Посмотрела ему в глаза: добрые. Натурально такие добрые-добрые. И печальные. И испуганные немного. В общем, глаза человека, который вроде не обидит.

Но как показала моя семейная ситуация, в людях я разбиралась плохо, так что верить этому сомнительному типу с добрыми глазками не стоило.

У «генерала» начал нервно подёргиваться уголок растянутого в улыбку рта. Брюнет снова указал на свой браслет, на мой и двумя пальцами изобразил шагающего в сторону двери человечка.

Вообще странная ситуация: здесь много мужчин, а меня, явно не понимающую языка и упирающуюся, просто уговаривают.
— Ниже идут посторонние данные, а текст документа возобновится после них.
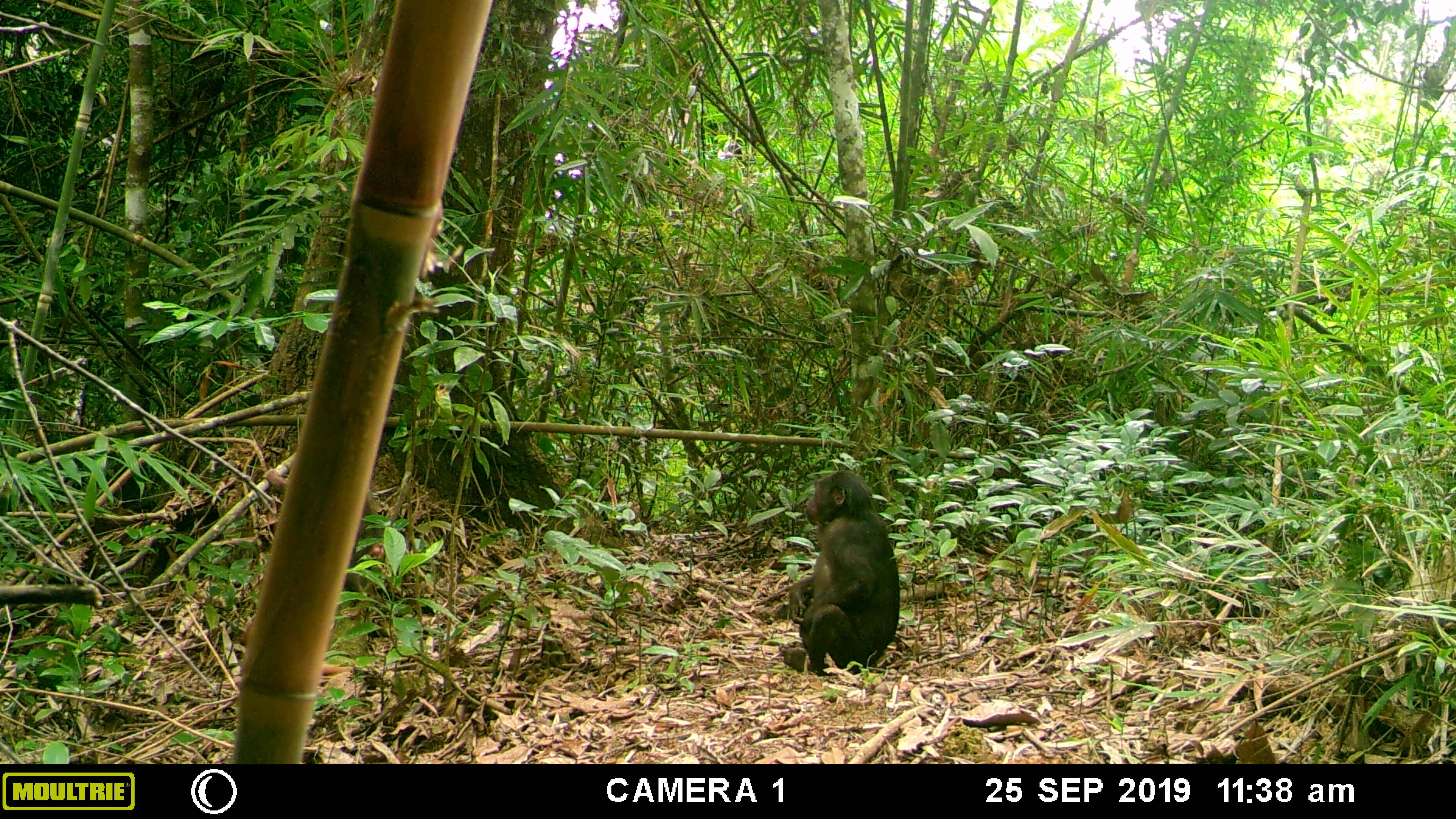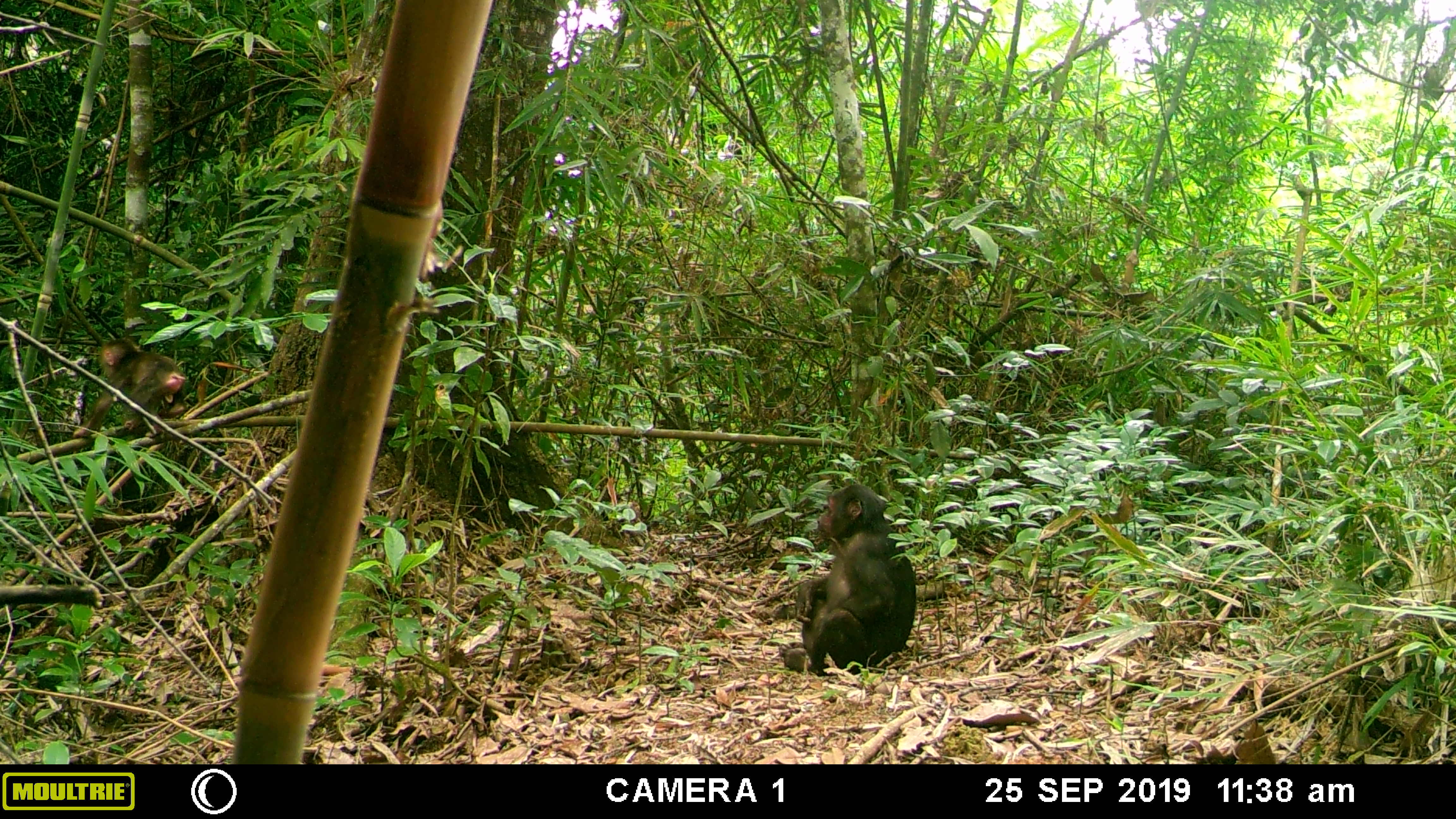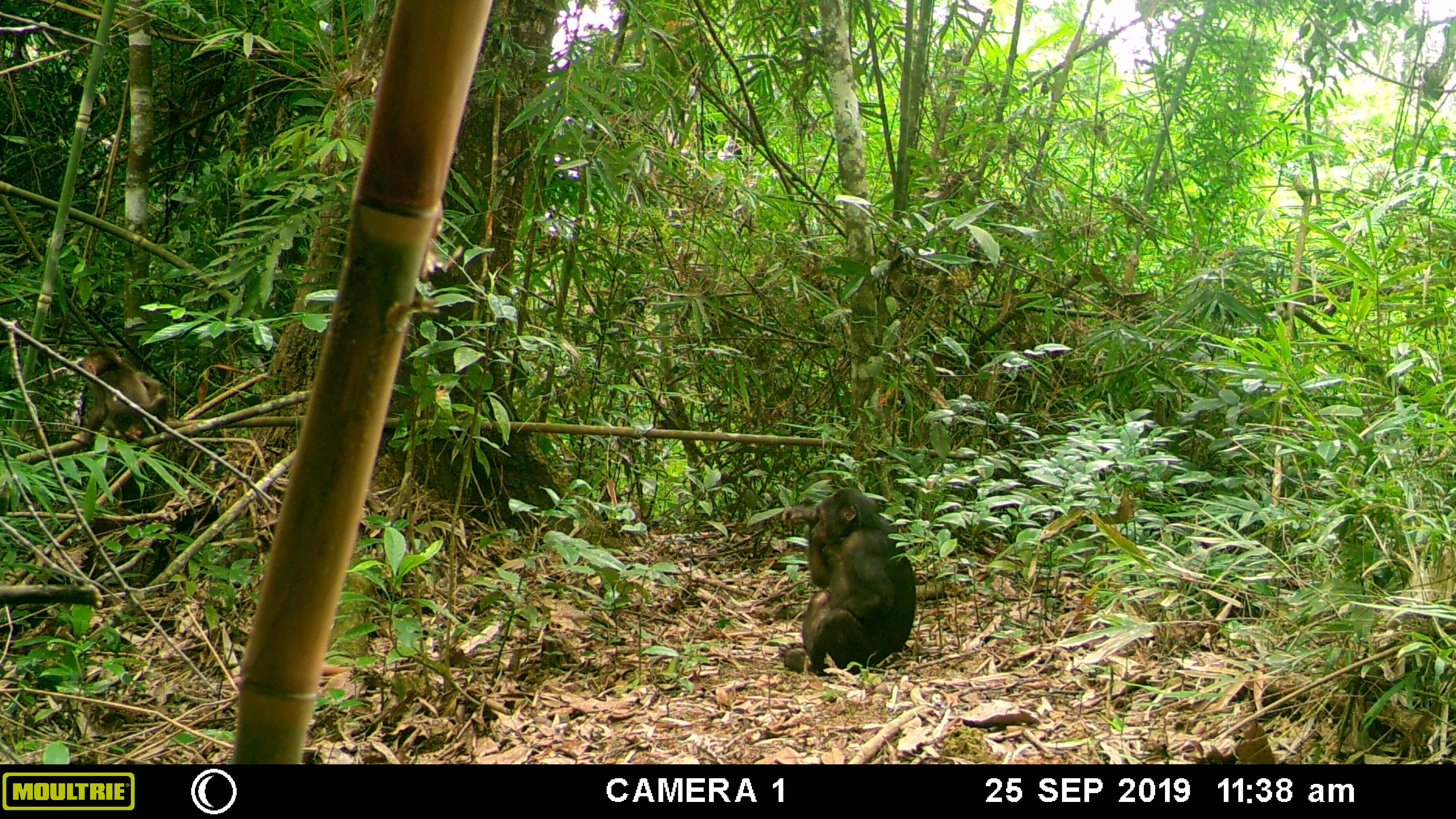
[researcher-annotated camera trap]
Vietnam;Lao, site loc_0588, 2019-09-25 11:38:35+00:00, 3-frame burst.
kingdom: Animalia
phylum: Chordata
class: Mammalia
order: Primates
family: Cercopithecidae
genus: Macaca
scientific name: Macaca arctoides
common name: stump-tailed macaque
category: stump tailed macaque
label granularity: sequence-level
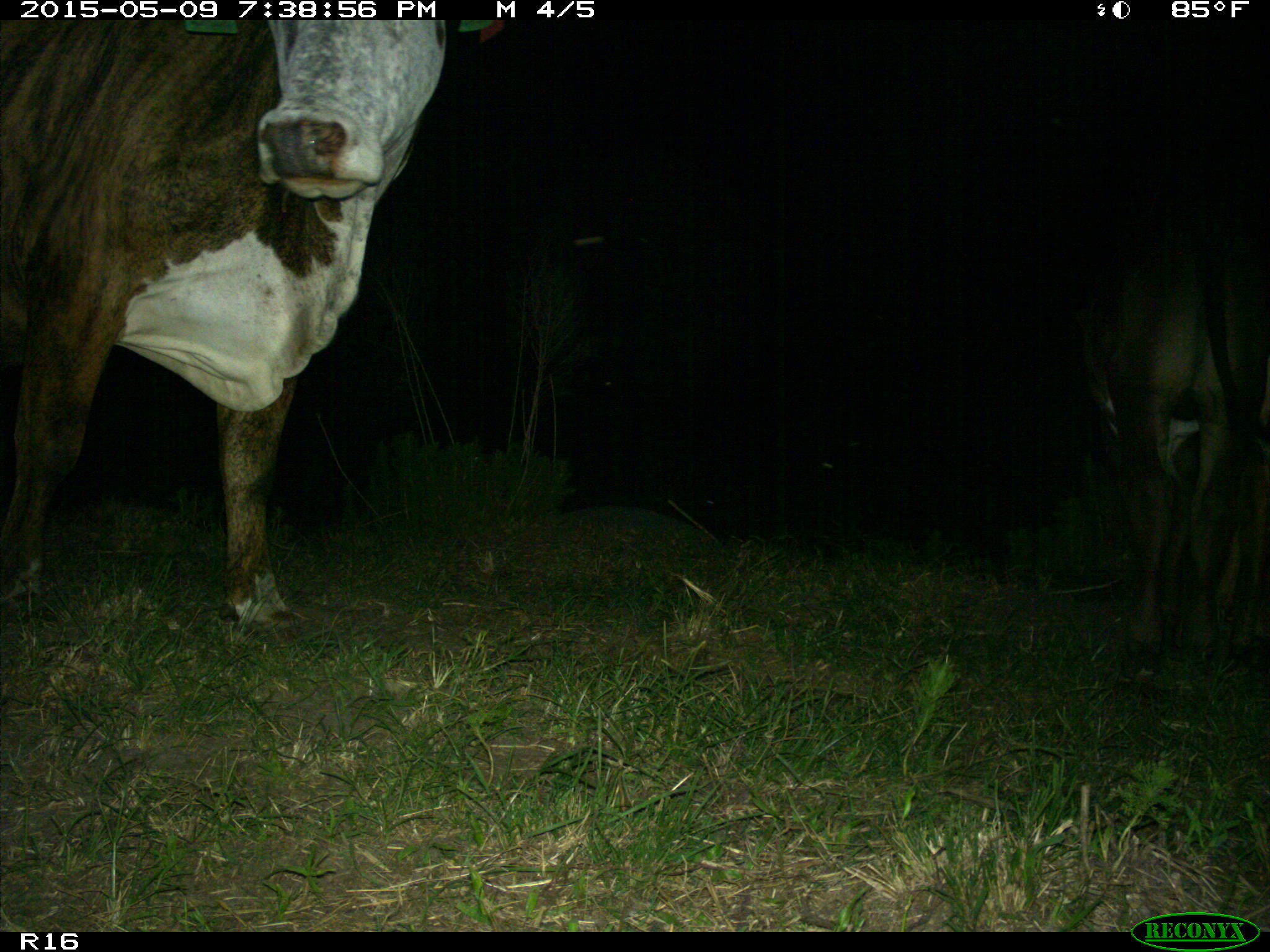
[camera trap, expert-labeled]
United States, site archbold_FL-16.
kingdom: Animalia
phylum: Chordata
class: Mammalia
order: Artiodactyla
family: Bovidae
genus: Bos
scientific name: Bos taurus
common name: domestic cow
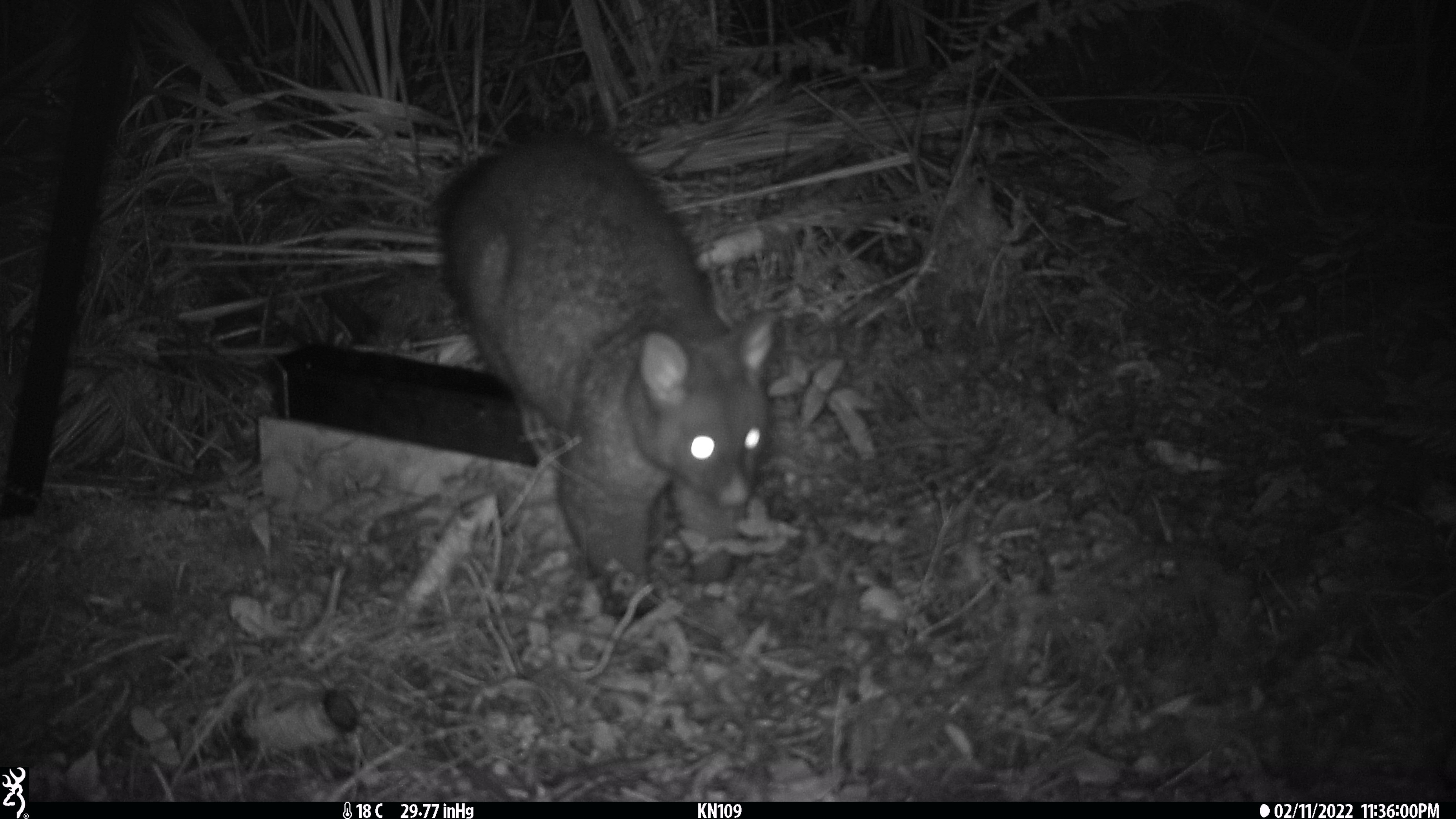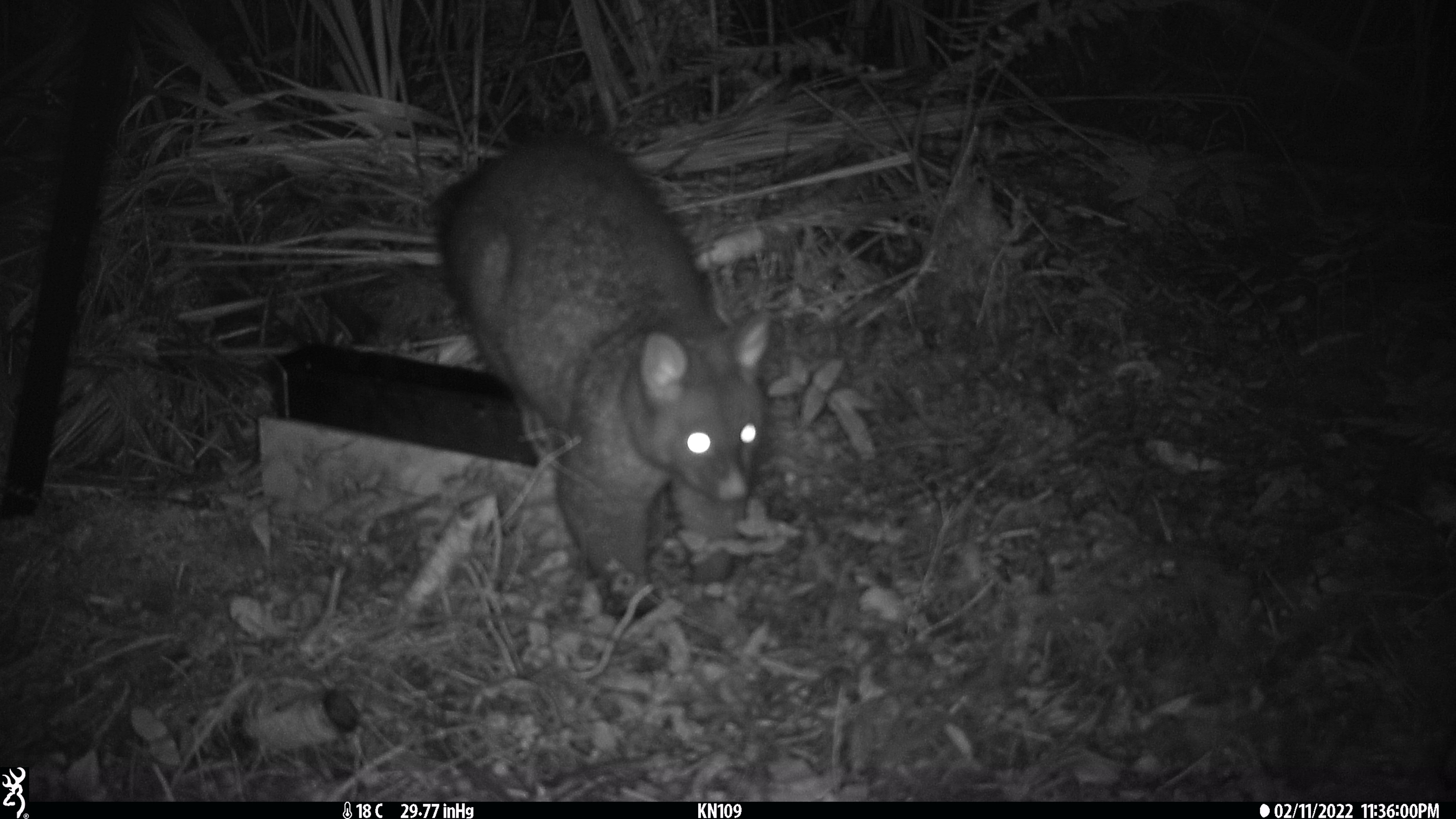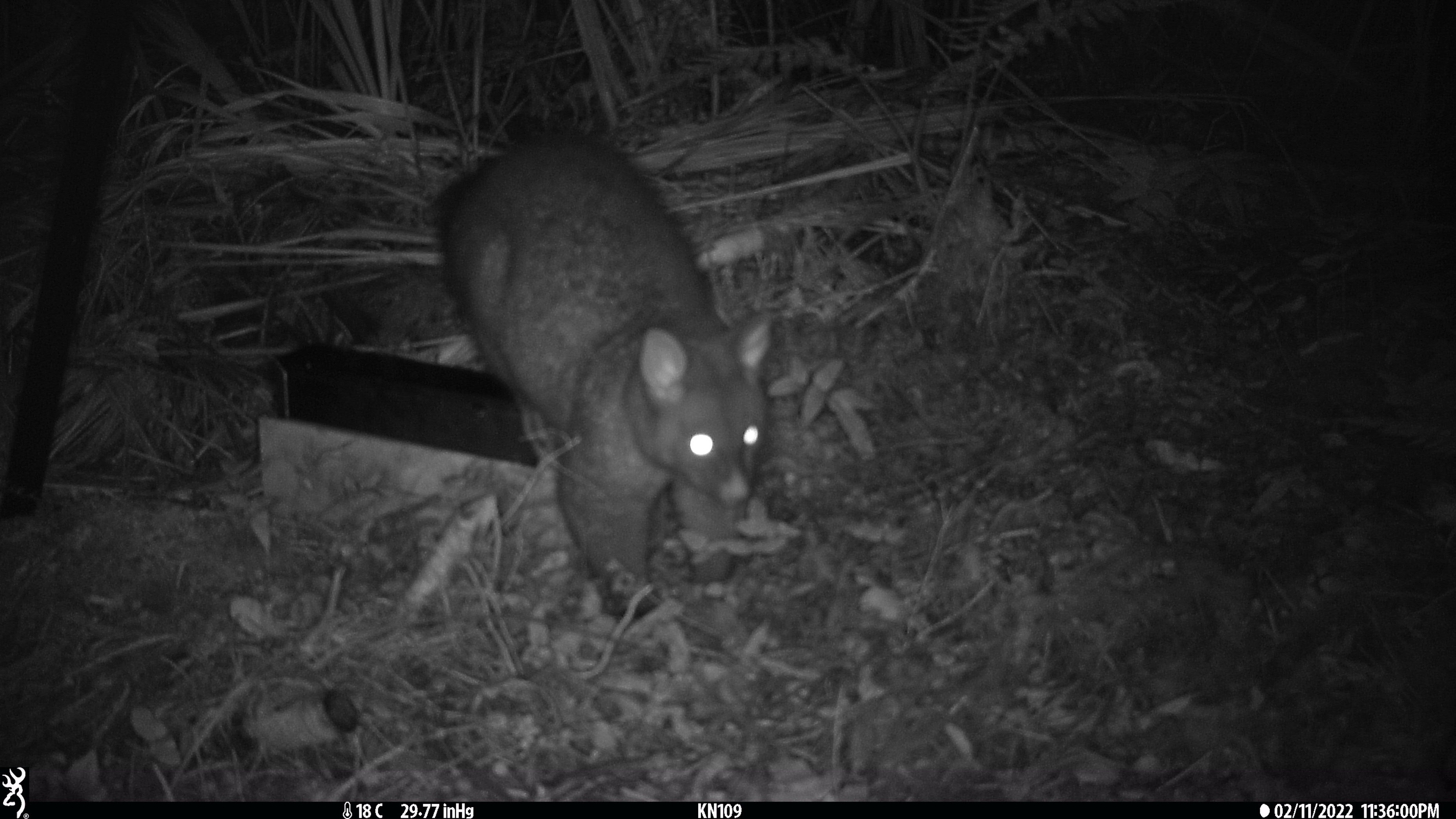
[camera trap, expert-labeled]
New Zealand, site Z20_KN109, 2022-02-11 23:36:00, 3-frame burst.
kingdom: Animalia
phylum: Chordata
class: Mammalia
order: Diprotodontia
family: Phalangeridae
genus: Trichosurus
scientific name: Trichosurus vulpecula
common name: common brushtail possum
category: possum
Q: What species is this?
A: Possum (common brushtail possum) (Trichosurus vulpecula).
Не уводят под белы рученьки, не трескают дубинкой по голове, не перекидывают через плечо и не тащат в пещеру, а уговаривают.

Может, иначе не могут?

Посмотрела на перевязанную руку полицейского, на свой браслет, на натянутые улыбки его и «генерала», на брюнета-идиота, самозабвенно повторявшего шагания человечка из пальцев к двери.

Похоже, они как-то действиями ограничены. Но ведь меня до этого хватали и дёргали. А вот прикосновение к браслету закончилось травмой.

Получается… этот браслет что-то вроде электрошокера или перцового баллончика? И эти уговаривальщики боятся, что я их браслетом припечатаю? От всяких летающих сгустков огня и зелёного света я тоже вроде защищена, так что…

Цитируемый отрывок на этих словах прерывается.